Enhanced international cooperation needed in Antarctica, scientists say
Countries need to work together to ensure Antarctic research continues and key questions on the region are answered, researchers say.
In an article published in Nature this week, 75 scientists along with policy makers in 22 countries have outlined what they see as the major priorities for Antarctic research over the next 20 years and beyond.
In it they outline six priorities for Antarctic science – the most important scientific questions to be addressed in the region, as well as what they think is needed to achieve them.
One of the report's lead authors, Monash University Professor Steven Chown, said key areas for scientific research in the region over the next two decades included looking at human impact on the region, understanding the evolution of Antarctic life, looking at the region's history, and the impact of climate change in the area.
"In order to address these scientific areas, researchers and governments must work together, and we must have greater international collaboration," Professor Chown said.
"There also needs to be enhanced investment in science in the region, better environmental stewardship, and more communication around the significance of the region to the public.
"Antarctica's environmental protection measures must be strengthened, as more scientists visit the region and tourist numbers continue to increase."
Professor Chown, School of Biological Sciences, said if environmental protection was not improved the very values that attracted both scientists and tourists to the region would be compromised.
"Tourists value pristine, wilderness landscapes, while scientists rely on unaltered patterns of biodiversity to understand the evolution of life in the Antarctic."
Professor Chown said the paper was timely as Australia was developing its 20-year strategic plan for Antarctica. The terms of reference for the plan include strategies for enhancing globally significant science and the influence Australia has on Antarctica.
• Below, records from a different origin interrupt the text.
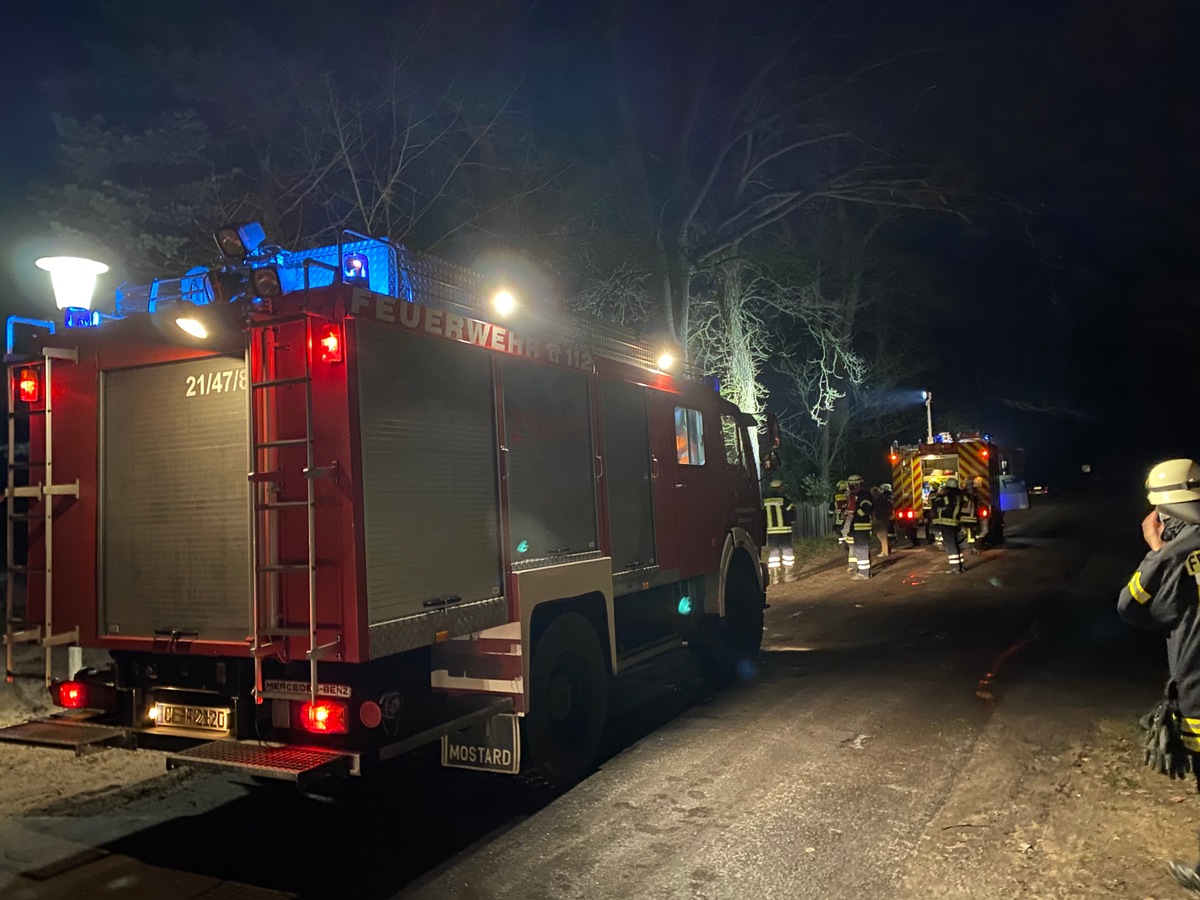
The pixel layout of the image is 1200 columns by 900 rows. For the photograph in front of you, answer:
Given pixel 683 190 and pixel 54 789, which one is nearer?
pixel 54 789

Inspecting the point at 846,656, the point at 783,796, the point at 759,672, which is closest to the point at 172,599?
the point at 783,796

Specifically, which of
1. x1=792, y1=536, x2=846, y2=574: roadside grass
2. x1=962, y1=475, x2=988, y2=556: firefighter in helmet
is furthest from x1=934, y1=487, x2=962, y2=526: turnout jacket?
x1=792, y1=536, x2=846, y2=574: roadside grass

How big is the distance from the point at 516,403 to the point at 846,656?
207 inches

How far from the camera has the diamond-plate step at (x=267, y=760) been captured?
13.1 feet

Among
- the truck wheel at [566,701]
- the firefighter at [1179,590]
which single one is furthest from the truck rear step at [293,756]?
the firefighter at [1179,590]

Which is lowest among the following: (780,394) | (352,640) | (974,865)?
(974,865)

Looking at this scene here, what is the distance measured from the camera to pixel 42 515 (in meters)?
4.91

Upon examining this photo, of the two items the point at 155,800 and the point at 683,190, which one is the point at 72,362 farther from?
the point at 683,190

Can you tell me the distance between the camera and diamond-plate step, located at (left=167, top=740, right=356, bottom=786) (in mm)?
3980

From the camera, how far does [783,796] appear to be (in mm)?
5137

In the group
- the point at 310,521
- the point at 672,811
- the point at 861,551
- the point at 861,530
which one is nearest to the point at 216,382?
the point at 310,521

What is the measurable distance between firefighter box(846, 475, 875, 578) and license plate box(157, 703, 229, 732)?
12603 mm

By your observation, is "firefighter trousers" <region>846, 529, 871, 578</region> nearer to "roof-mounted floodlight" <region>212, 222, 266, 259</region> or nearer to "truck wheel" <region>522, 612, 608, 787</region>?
"truck wheel" <region>522, 612, 608, 787</region>

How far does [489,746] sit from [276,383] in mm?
2275
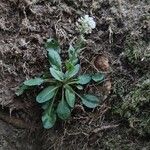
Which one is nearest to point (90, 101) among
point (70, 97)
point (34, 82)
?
point (70, 97)

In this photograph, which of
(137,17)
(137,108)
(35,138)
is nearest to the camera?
(137,108)

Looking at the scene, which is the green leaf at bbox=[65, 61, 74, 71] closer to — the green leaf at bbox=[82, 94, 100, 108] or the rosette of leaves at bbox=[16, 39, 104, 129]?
the rosette of leaves at bbox=[16, 39, 104, 129]

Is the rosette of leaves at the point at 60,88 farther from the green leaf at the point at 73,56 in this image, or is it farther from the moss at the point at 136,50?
the moss at the point at 136,50

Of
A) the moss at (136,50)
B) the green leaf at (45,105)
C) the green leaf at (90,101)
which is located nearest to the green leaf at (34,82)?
the green leaf at (45,105)

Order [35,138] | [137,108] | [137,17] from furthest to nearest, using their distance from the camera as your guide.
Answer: [137,17]
[35,138]
[137,108]

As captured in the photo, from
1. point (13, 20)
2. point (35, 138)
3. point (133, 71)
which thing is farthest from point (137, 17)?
point (35, 138)

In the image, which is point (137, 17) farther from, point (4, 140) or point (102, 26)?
point (4, 140)

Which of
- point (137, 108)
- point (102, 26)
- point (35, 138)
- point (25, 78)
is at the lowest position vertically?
point (35, 138)
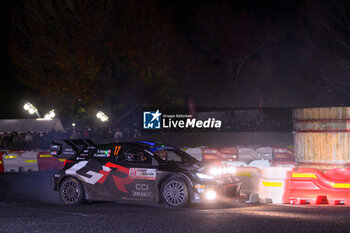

"There are worrying signs about the long-term future of Australia's science leadership in the region, for example the number of science projects being supported by the Australian Antarctic Programme has declined from 142 in 1997/98 to just 62 in 2014."
"Declining support is hugely concerning, and this paper outlines that with a lack of support some Antarctic researchers choose to leave the field. This jeopardises the recruitment and retention of the next generation of researchers."
Professor Chown said Antarctic science was globally important and countries needed to work together to address the issues facing the region.
"Australia has a clear interest in Antarctica and it also has the capability to show leadership globally in the science, environment and policy arenas. An opportunity exists now to grow that leadership to the benefit of Australians and to society globally."